- [Erklärtes Ziel A]
Beantworten Sie anhand des Textblocks folgende Fragen:
(i) In welchem Ort lag das eroberte Hauptquartier des Generals Dostum?
(ii) Welche Stadt wird als eigentliches Hauptziel des neuen Vorstoßes genannt?
(iii) Hat der letzte Sieg vorerst mehr moralische oder mehr militärische Bedeutung?
- [Erklärtes Ziel B]
Übertragen Sie diesen Satz aus dem Textblock ins Englische: „Der letzte Sieg der Taliban, die Eroberung des Hauptquartiers ihres mächtigsten Generals Dostum in Shebarghan, hat vorerst mehr moralische als militärische Bedeutung.“

■ Afghanistan: Taliban stehen vor dem Hauptquartier ihrer Gegner: Die letzte Hürde
Der letzte Sieg der Taliban, die Eroberung des Hauptquartiers ihres mächtigsten Generals Dostum in Shebarghan, hat vorerst mehr moralische als militärische Bedeutung. Aber auch so etwas schlägt bei den Ultraislamisten, die sich ohnehin schon der Hilfe Allahs sicher sind, enorm zu Buche: Es gibt Aufwind für das eigentliche Hauptziel ihres neuen Vorstoßes, die Einnahme des nordafghanischen Mazar-e Scharif.

- [Bereitgestellte Daten]

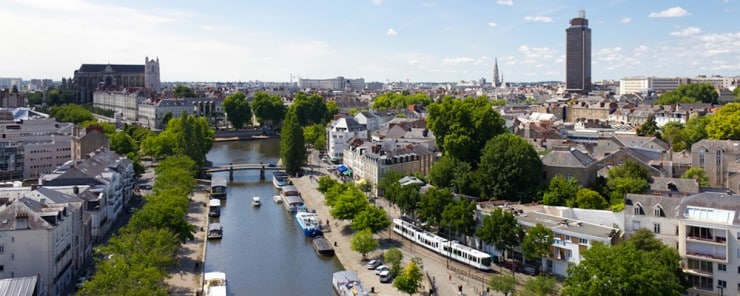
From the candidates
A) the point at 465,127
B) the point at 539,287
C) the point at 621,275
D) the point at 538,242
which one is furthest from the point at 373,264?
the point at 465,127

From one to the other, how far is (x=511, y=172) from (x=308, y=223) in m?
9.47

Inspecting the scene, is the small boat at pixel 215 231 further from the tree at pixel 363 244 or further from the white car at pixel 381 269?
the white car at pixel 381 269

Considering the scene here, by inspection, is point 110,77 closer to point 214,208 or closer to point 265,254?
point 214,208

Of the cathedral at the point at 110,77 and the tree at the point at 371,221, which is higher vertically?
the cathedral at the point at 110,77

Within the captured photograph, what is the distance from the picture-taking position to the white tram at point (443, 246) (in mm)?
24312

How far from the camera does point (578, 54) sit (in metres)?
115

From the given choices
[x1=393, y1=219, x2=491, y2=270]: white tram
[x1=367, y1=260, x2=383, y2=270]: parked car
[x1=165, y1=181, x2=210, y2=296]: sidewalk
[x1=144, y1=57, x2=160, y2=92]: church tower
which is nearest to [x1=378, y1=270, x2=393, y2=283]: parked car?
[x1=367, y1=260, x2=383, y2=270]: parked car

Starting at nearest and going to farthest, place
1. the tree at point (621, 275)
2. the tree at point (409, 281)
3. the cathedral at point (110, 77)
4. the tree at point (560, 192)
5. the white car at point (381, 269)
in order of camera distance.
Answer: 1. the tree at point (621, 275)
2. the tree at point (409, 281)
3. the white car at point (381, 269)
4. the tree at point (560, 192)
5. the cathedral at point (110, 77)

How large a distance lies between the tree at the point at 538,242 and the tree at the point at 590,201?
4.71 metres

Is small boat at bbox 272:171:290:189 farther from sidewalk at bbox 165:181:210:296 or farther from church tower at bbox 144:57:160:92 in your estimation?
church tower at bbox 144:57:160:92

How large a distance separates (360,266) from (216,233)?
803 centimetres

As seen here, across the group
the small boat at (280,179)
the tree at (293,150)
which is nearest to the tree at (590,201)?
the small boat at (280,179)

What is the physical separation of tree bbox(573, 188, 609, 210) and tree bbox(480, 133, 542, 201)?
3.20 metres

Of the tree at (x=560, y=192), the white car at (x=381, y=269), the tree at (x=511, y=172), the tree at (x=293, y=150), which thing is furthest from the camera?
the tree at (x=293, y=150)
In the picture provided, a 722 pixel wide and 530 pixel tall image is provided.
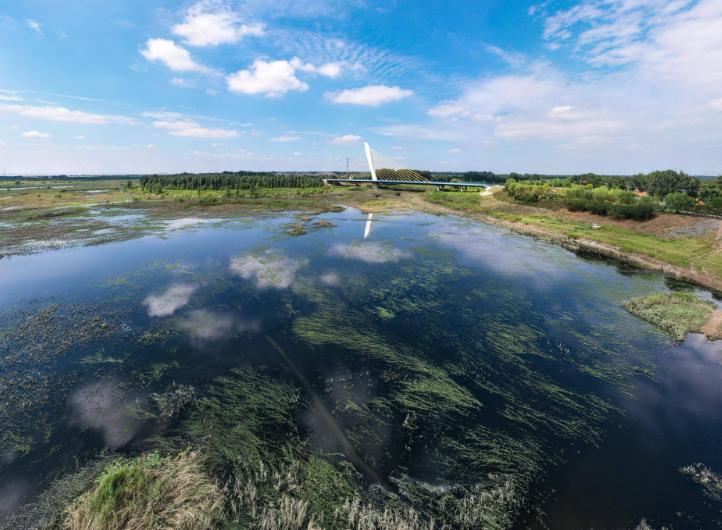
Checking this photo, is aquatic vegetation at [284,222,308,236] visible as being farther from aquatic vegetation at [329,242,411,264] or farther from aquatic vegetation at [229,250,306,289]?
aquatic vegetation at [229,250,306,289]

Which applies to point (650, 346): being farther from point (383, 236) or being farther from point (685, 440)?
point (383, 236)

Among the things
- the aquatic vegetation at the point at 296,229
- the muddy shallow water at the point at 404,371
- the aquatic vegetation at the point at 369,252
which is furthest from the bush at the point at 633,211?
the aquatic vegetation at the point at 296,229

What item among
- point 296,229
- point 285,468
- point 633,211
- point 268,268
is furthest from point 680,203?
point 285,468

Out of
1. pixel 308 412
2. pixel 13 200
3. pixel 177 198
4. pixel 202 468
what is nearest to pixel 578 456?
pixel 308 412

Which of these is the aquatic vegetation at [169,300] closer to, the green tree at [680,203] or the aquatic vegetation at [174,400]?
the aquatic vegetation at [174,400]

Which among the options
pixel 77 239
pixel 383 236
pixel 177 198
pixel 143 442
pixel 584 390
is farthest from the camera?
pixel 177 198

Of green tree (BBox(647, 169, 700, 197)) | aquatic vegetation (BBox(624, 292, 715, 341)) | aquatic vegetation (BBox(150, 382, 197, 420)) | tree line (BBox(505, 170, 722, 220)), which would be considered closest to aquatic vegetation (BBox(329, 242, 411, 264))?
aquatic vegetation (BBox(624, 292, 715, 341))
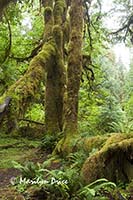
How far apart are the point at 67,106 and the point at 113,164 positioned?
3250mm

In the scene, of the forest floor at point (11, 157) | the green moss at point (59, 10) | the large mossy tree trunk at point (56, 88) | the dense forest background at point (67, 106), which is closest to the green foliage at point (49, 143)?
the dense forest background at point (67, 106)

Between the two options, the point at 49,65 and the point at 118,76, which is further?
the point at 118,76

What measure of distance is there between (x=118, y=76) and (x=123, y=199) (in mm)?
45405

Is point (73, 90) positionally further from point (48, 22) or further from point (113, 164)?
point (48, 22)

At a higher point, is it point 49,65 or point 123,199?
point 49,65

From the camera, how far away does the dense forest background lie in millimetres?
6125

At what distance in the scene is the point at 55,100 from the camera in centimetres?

- [Vollständige Ausgabe A]
(i) In Shebarghan.
(ii) Mazar-e Scharif.
(iii) Mehr moralische Bedeutung.

- [Vollständige Ausgabe B]
The Taliban's latest victory, the capture of the headquarters of their most powerful general, Dostum, in Shebarghan, is for the time being of more moral than military significance.